Of particular importance are the findings on environmental risk. Environmental risk was found to be negatively related to MDI scores at both ages. Infants raised in high-risk environments were more likely to obtain lower MDI scores, even at 8 months of age. Children growing up in environments with multiple risk factors such as multiple caregivers, low maternal education, high caregiver stress, and few familial supports are likely to have reduced cognitive functioning. Many studies have confirmed the impact of the environment on cognitive performance by 18 to 24 months of age (Bendersky & Lewis, 1994; Sameroff et al., 1987, 1993).

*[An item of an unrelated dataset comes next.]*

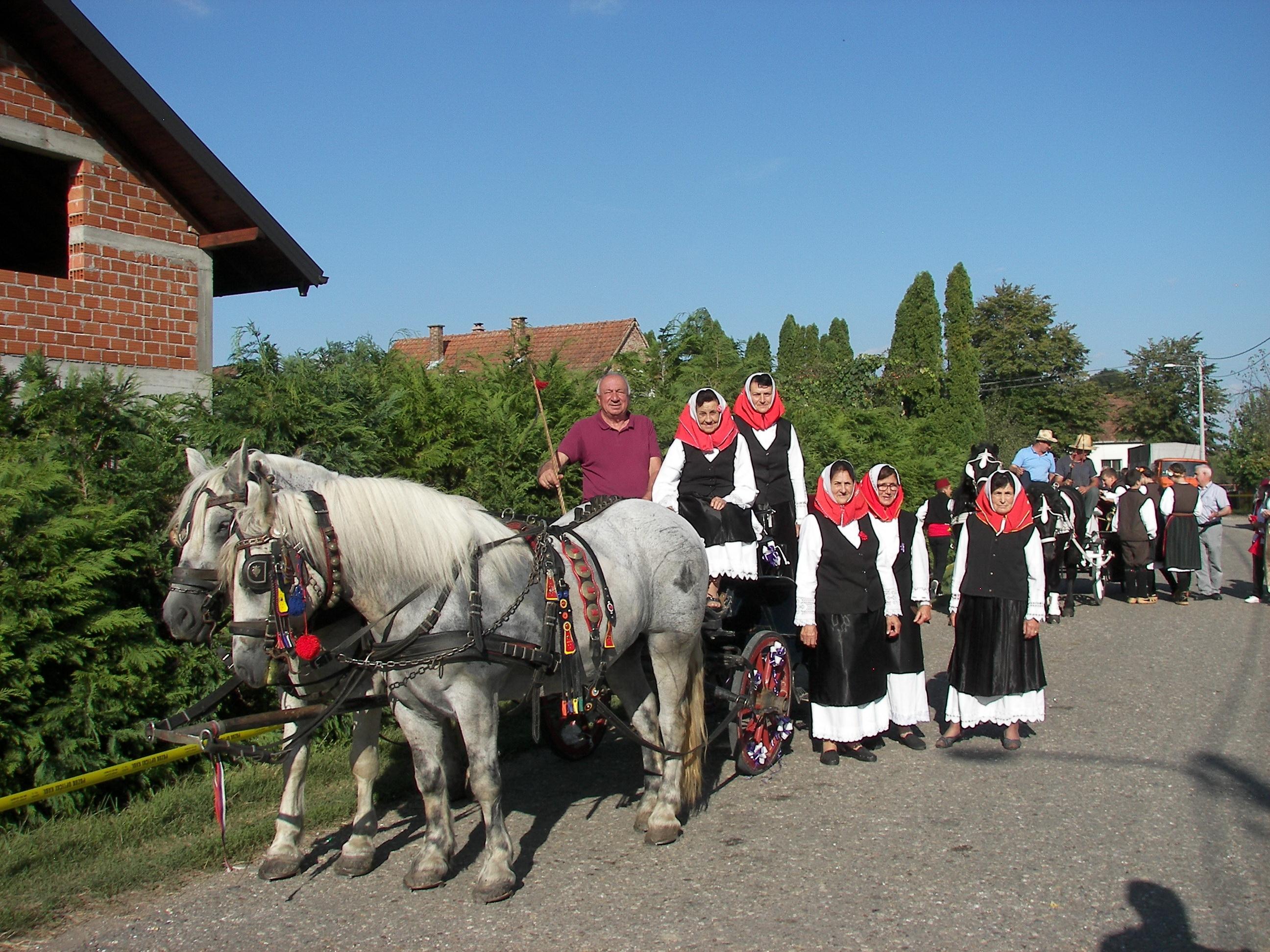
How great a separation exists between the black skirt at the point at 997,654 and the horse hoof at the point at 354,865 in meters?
3.96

Bendersky and Lewis (1994) reported an interaction between the severity of intraventricular hemorrhage (IVH) and environmental risk on MDI scores at 20 months. In that study, for the more biologically compromised group of infants (i.e., those with severe IVH), environmental risk was less important as a predictor of cognitive outcome than for infants with mild or no IVH. That finding parallels those here, that level of exposure interacts with environmental risk as it affects changes in MDI scores. These findings suggest that for infants with severe biological insult, the environment has less impact on the child’s development than for those infants with less biological insult. Finally, these results suggest that cocaine-exposed infants should be viewed as a heterogeneous group. Among them, infants exposed to a high level of cocaine are likely to exhibit difficulties in cognitive functioning, especially as they develop more complex skills. However, exposure to low levels of cocaine appears to have little effect.

Footnotes

This research was supported by the National Institute of Drug Abuse Grant RO1 DA07109.

1

Birth weight was included in the mean neonatal medical risk score. Analyses that controlled for only birth weight revealed the same pattern of results.

2

No significant zero-order correlations were found between the neo- natal medical risk factor or heavy cocaine exposure and the habituation variables, suggesting that these medical risk factors were not mediating a cocaine effect.